> _Task statement_: Render the data from the line containing "In this scene, is" through the end of the data as a JSON list of strings, with one string for each line and blank lines omitted.

> _Given records_:
======

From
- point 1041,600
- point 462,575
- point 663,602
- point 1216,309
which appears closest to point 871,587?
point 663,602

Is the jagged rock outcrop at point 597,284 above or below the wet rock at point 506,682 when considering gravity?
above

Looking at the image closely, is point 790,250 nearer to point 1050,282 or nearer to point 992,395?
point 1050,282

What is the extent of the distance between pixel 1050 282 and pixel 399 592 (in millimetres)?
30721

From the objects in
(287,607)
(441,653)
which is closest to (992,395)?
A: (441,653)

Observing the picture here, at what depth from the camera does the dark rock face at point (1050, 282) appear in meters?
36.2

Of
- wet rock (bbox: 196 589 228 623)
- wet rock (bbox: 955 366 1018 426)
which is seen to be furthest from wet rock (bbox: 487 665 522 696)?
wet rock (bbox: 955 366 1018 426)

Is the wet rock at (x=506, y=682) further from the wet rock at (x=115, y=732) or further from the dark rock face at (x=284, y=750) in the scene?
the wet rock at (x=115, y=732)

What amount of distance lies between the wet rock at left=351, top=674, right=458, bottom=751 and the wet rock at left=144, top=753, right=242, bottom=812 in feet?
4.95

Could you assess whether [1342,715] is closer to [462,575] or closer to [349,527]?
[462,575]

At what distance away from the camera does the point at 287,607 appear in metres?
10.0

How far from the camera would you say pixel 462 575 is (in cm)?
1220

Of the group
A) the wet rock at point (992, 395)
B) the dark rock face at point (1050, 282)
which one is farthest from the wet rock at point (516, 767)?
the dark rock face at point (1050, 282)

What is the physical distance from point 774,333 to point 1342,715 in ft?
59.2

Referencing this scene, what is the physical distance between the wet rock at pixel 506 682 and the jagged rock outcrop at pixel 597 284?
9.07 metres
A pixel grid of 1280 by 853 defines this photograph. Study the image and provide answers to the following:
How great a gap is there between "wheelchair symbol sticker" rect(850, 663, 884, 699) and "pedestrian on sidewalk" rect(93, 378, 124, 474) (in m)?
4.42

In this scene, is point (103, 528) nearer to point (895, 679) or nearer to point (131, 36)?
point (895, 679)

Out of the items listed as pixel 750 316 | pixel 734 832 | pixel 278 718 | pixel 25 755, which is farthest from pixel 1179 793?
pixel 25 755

======

> _Expected output_:
[
  "In this scene, is point (103, 528) nearer to point (895, 679) or nearer to point (131, 36)?",
  "point (895, 679)",
  "Out of the items listed as pixel 750 316 | pixel 734 832 | pixel 278 718 | pixel 25 755, which is farthest from pixel 1179 793?",
  "pixel 25 755"
]